The processes and systems researched for this field include natural biology and biodiversity, interactions between microorganisms and plants and animals, the chemistry and biology of bioactive metabolites in biotic interactions, soil and forest ecology including carbon dynamics and stress tolerance of forests, water ecology, aboveground and underground water cycles, aquatic and terrestrial material cycles, environmental meteorology, climate processes, climate change and analysis of the environment.
Research in the field of the sustainable management of ecosystems, including crop science, wildlife management, biodiversity management, soil protection and management, river and groundwater protection, silviculture, forest monitoring, forest protection and forest technology, ecological water management, land and resource use, “the blue bioeconomy” (sustainable aquaculture) and environmental forensics. Research will be carried out into vulnerability and adaptation strategies of (managed) ecosystems as well as nature-based solutions for the restoration of ecosystems in the context of changes and threats from climate change (alien invasive species, water scarcity, extreme events and soil degradation).
Other main points in this area of competence concern large-scale experimental approaches, as well as digitization processes in environmental science, agriculture and forestry and water research (ecosystem modelling, habitat modelling, climate modelling, geomatics and hydro-informatics including methods from the fields of machine learning and artificial intelligence).
The cross-linking of departments researching in this field of expertise is carried out by the following graduate schools: (i) Transition to Sustainability (T2S) and (ii) Human River Systems in the 21st Century (HR21), by the Centre for Bioeconomy and the Cluster for Development Research (CDR).
The distribution of third-party funds raised represents an appropriate balance between basic research and applied research, as well as between national and European funding agencies.
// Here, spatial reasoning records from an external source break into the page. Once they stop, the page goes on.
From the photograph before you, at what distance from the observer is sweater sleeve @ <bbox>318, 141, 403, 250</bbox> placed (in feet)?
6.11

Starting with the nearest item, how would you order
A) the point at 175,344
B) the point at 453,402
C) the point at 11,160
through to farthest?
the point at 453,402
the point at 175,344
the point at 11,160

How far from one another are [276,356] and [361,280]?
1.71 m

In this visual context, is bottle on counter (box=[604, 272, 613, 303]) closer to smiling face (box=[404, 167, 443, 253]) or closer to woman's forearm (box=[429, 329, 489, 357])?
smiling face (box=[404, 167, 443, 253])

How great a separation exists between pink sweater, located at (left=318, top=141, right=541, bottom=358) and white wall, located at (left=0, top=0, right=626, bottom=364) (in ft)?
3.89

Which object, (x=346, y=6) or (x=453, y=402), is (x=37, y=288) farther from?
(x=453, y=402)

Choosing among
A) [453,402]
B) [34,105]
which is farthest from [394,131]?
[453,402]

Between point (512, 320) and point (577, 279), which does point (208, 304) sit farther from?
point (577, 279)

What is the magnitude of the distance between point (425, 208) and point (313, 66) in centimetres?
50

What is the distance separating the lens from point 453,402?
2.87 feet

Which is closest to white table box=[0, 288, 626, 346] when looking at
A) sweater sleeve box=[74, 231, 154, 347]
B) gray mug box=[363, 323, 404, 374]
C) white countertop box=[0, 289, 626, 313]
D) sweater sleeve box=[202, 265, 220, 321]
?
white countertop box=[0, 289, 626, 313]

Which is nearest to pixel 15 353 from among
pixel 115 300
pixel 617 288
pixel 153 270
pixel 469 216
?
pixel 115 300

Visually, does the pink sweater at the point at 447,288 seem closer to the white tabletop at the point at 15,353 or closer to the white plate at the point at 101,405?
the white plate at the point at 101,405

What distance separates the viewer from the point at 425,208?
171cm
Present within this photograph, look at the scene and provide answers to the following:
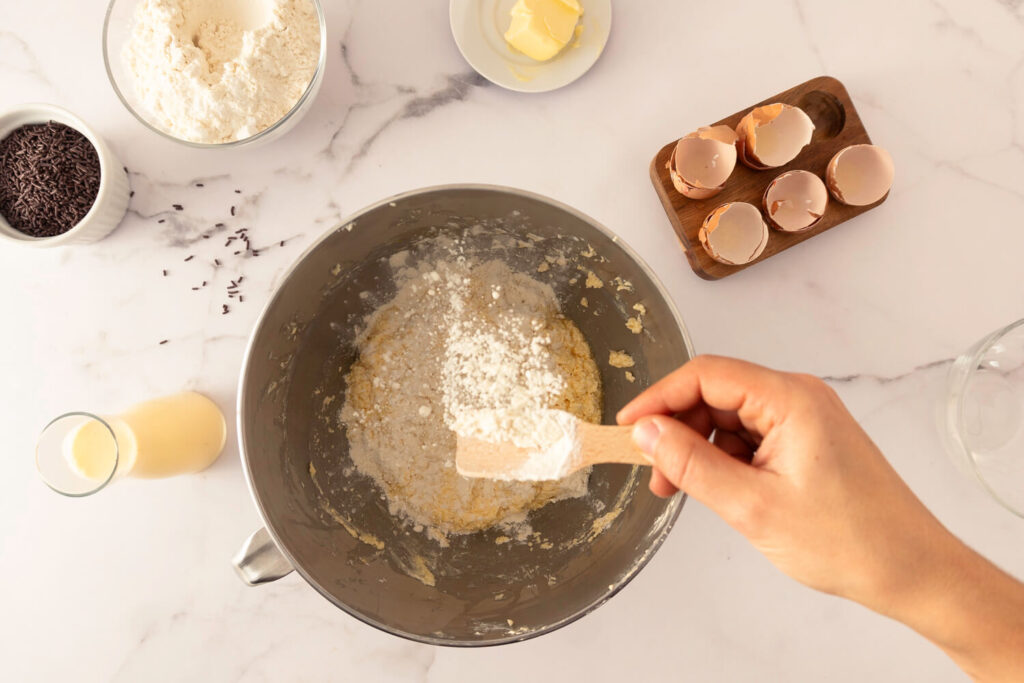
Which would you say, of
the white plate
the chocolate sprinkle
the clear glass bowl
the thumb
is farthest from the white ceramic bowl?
the clear glass bowl

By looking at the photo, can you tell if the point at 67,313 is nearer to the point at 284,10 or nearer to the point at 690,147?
the point at 284,10

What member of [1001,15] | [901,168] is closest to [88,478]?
[901,168]

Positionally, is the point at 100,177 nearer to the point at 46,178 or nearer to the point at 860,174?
the point at 46,178

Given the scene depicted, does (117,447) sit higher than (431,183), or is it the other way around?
(431,183)

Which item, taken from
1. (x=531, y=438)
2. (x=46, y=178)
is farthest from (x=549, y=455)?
(x=46, y=178)

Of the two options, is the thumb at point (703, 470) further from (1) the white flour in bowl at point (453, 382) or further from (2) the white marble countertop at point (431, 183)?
(2) the white marble countertop at point (431, 183)

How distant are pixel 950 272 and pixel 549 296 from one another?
34.7 inches

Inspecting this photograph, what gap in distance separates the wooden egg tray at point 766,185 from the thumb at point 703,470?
0.50 m

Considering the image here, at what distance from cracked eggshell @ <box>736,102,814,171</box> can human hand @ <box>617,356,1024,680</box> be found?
1.73 feet

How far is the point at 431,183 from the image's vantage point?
4.71 ft

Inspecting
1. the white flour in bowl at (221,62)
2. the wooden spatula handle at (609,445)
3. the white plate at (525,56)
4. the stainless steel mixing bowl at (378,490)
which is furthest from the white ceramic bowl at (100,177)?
the wooden spatula handle at (609,445)

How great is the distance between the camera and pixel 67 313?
1.44m

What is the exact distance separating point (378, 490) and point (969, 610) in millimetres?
1047

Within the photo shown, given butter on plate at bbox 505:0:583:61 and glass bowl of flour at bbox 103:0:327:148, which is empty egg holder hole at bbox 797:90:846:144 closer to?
butter on plate at bbox 505:0:583:61
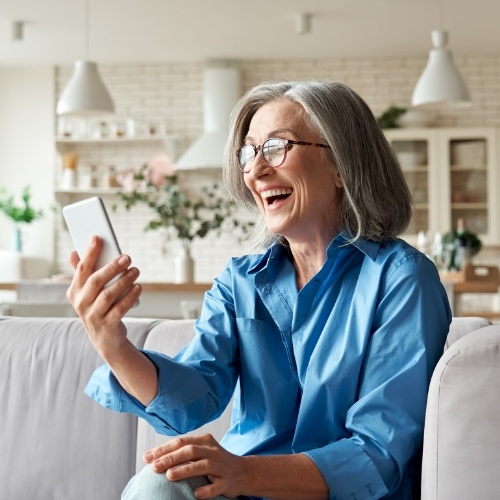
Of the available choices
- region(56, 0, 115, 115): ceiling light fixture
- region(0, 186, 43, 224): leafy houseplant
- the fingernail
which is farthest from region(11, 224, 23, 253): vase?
the fingernail

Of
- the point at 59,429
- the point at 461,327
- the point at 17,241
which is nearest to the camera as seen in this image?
the point at 461,327

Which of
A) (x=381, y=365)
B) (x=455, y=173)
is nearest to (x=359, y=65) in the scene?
(x=455, y=173)

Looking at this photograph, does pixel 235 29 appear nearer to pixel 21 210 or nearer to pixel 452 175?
pixel 452 175

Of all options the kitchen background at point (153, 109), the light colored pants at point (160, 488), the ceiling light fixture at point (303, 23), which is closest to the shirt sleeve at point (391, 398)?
the light colored pants at point (160, 488)

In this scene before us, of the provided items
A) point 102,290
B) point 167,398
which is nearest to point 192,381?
point 167,398

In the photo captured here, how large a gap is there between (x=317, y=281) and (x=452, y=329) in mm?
455

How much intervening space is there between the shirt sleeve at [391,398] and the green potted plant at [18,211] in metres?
7.09

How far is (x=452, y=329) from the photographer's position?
201cm

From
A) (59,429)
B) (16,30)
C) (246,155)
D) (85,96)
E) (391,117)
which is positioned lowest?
(59,429)

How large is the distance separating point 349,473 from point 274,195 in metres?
0.54

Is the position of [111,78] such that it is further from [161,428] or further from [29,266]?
[161,428]

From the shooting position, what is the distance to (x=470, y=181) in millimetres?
8188

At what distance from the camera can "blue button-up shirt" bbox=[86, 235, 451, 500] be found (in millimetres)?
1507

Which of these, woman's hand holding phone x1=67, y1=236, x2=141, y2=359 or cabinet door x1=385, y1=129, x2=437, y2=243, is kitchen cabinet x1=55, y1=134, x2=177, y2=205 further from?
woman's hand holding phone x1=67, y1=236, x2=141, y2=359
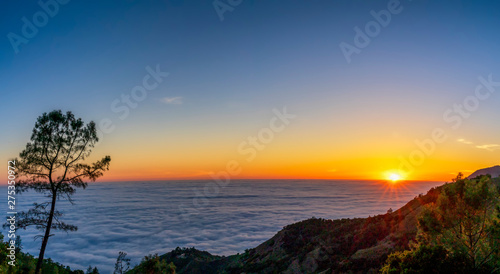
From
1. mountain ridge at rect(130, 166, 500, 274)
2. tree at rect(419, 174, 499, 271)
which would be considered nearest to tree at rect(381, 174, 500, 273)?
tree at rect(419, 174, 499, 271)

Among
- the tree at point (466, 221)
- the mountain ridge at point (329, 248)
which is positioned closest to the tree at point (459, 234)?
the tree at point (466, 221)

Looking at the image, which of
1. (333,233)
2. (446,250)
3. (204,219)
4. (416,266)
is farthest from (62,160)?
(204,219)

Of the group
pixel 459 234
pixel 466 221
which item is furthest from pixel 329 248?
pixel 466 221

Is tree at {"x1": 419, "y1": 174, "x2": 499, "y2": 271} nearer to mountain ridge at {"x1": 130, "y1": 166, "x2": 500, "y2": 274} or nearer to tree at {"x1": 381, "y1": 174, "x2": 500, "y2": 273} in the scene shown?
tree at {"x1": 381, "y1": 174, "x2": 500, "y2": 273}

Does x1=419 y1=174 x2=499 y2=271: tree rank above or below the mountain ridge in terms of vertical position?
above

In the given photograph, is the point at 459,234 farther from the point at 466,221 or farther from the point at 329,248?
the point at 329,248

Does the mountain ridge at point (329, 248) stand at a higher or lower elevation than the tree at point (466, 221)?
lower

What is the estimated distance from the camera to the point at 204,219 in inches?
3780

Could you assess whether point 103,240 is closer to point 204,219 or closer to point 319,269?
point 204,219

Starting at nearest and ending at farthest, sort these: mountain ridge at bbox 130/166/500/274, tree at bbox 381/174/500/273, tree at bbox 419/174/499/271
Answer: tree at bbox 381/174/500/273, tree at bbox 419/174/499/271, mountain ridge at bbox 130/166/500/274

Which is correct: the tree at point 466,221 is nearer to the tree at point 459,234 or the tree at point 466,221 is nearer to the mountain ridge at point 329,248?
the tree at point 459,234

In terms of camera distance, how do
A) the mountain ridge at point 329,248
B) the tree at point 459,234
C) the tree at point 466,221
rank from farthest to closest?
the mountain ridge at point 329,248, the tree at point 466,221, the tree at point 459,234

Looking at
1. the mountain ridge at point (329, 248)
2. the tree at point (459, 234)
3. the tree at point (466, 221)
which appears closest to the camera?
the tree at point (459, 234)

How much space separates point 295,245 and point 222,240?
112ft
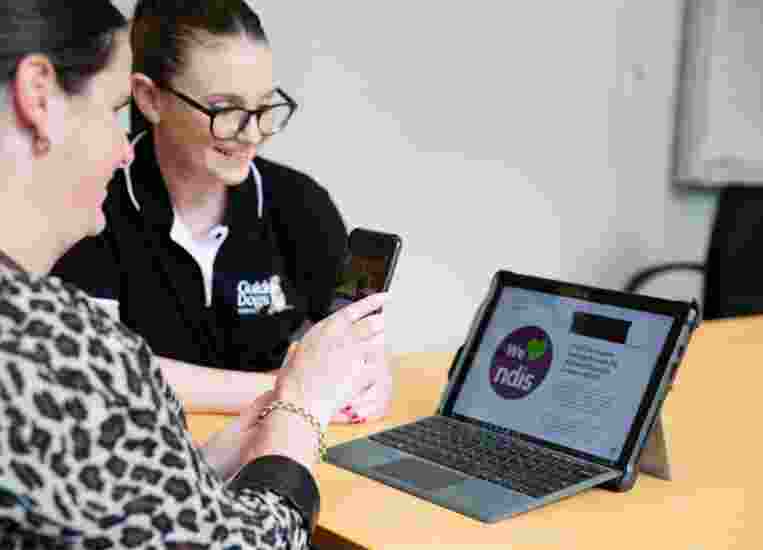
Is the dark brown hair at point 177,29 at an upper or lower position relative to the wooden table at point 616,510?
upper

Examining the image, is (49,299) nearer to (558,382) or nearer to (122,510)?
(122,510)

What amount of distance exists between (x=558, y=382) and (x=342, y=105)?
1610 millimetres

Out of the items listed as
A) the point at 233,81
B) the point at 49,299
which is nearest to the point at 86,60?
the point at 49,299

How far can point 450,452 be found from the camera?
1.25m

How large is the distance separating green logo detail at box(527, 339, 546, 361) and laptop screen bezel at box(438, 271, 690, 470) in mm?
70

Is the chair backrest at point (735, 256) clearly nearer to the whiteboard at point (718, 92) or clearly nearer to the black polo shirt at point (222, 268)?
the whiteboard at point (718, 92)

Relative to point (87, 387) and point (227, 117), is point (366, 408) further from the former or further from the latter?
point (87, 387)

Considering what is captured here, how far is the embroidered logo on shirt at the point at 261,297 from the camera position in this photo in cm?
179

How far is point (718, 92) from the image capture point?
3510mm

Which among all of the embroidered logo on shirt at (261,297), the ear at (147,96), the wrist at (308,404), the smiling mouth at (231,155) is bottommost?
the embroidered logo on shirt at (261,297)

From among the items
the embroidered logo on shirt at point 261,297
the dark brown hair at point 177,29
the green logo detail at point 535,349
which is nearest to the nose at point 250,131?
the dark brown hair at point 177,29

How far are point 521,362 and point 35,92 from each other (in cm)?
72

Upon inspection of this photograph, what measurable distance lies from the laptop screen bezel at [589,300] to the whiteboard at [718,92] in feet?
7.67

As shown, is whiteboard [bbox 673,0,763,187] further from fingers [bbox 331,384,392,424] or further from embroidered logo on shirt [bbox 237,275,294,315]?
fingers [bbox 331,384,392,424]
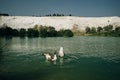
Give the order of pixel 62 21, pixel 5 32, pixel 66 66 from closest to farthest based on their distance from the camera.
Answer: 1. pixel 66 66
2. pixel 5 32
3. pixel 62 21

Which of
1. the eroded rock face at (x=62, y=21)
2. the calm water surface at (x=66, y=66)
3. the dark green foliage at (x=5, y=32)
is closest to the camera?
the calm water surface at (x=66, y=66)

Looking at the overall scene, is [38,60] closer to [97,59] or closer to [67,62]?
[67,62]

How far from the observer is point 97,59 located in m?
12.0

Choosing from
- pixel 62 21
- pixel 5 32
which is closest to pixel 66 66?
pixel 5 32

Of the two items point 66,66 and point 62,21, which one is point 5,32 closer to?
point 62,21

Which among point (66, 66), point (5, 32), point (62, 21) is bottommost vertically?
point (66, 66)

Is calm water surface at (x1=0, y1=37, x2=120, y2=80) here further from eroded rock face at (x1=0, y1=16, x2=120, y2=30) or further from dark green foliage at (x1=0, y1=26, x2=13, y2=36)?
eroded rock face at (x1=0, y1=16, x2=120, y2=30)

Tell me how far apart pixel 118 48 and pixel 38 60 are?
634 centimetres

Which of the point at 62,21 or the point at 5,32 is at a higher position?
the point at 62,21

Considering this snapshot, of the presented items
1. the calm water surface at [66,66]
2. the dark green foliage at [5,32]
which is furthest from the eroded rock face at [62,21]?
the calm water surface at [66,66]

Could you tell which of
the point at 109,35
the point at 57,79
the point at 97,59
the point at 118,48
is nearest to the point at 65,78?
the point at 57,79

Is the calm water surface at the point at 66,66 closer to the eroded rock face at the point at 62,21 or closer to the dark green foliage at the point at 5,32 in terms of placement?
the dark green foliage at the point at 5,32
Current and planned major projects include Horizon 2020 projects (e.g. EJP-Soil), ERA-NET, ESFRI (e.g. DANUBIUS, eLTER-RI) and Horizon Europe Pillar 2 Cluster 5 (climate etc.) and Cluster 6 (Bioeconomy, Natural Resources, Agriculture and Environment etc.). The main national sponsors are FWF, WWTF, FFG, the Austrian Climate and Energy Fund, and the City of Vienna University Anniversary Foundation, as well as regional administrations and public corporations.